▶ **Brief**:
Quote the whole listing verbatim.

[Start Dataset rows]

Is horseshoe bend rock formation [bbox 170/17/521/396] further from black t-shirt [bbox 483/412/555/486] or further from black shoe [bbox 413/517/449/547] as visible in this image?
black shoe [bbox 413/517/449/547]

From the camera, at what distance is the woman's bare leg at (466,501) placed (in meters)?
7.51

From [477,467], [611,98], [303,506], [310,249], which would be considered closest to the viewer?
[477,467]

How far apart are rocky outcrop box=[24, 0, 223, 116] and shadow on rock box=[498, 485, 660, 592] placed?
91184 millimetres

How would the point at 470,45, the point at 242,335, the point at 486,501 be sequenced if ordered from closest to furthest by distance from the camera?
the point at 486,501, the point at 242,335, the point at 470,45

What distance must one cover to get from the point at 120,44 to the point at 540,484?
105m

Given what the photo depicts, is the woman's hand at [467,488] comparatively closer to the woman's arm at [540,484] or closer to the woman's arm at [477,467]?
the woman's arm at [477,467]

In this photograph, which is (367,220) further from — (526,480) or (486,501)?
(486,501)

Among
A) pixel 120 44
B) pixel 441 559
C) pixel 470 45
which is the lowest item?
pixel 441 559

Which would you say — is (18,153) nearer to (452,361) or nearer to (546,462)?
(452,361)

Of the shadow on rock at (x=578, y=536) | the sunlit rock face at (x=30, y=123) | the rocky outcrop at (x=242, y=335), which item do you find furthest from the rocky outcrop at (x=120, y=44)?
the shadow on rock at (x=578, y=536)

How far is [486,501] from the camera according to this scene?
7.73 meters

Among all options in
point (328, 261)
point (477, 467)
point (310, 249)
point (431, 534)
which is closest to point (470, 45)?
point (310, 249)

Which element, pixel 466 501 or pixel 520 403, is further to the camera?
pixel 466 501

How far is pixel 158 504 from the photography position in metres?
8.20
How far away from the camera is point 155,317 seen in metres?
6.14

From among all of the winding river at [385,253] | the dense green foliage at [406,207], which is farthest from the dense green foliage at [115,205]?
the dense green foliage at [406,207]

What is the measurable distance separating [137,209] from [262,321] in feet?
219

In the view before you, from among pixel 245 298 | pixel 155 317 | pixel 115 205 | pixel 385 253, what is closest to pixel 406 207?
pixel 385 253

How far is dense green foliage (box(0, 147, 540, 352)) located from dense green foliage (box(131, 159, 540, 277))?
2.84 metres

[End Dataset rows]

▶ **Correct result**:
Is horseshoe bend rock formation [bbox 170/17/521/396] further from black t-shirt [bbox 483/412/555/486] or further from black shoe [bbox 413/517/449/547] as visible in this image?
black shoe [bbox 413/517/449/547]

From the camera, at what distance is the woman's bare leg at (466,501) placed (in meters)?
7.51

From [477,467], [611,98], [303,506], [310,249], which would be considered closest to the viewer?
[477,467]

How far apart are rocky outcrop box=[24, 0, 223, 116] and shadow on rock box=[498, 485, 660, 592] placed?
91184 millimetres

How would the point at 470,45, the point at 242,335, the point at 486,501 be sequenced if ordered from closest to furthest by distance from the camera?
the point at 486,501, the point at 242,335, the point at 470,45

What distance must one cover to get from the point at 120,44 to the point at 540,484?
105m

Given what the photo depicts, is the woman's hand at [467,488] comparatively closer to the woman's arm at [540,484] or closer to the woman's arm at [477,467]?
the woman's arm at [477,467]

In this photograph, which is (367,220) further from — (526,480) or (486,501)?
(486,501)

Among
A) pixel 120 44
B) pixel 441 559
C) pixel 470 45
which is the lowest item?
pixel 441 559

Which would you say — is (18,153) nearer to (452,361) or nearer to (546,462)?
(452,361)

Of the shadow on rock at (x=578, y=536) | the sunlit rock face at (x=30, y=123) | the rocky outcrop at (x=242, y=335), which item do you find furthest from the rocky outcrop at (x=120, y=44)?
the shadow on rock at (x=578, y=536)

How far is [486,501] from the camera according to this scene?
7.73 meters

Among all options in
point (328, 261)
point (477, 467)
point (310, 249)
point (431, 534)
which is closest to point (470, 45)?
point (310, 249)

Which element, pixel 466 501 or pixel 520 403, is further to the camera?
pixel 466 501

How far is pixel 158 504 from the photography position in metres?
8.20
How far away from the camera is point 155,317 seen in metres?
6.14

From among all of the winding river at [385,253] | the dense green foliage at [406,207], which is farthest from the dense green foliage at [115,205]?
the dense green foliage at [406,207]

What is the measurable distance separating [137,209] from [262,321] in feet?
219

In the view before you, from among pixel 245 298 | pixel 155 317 | pixel 115 205 | pixel 385 253, what is closest to pixel 406 207?
pixel 385 253

How far is dense green foliage (box(0, 147, 540, 352)) located from dense green foliage (box(131, 159, 540, 277))?
2.84 metres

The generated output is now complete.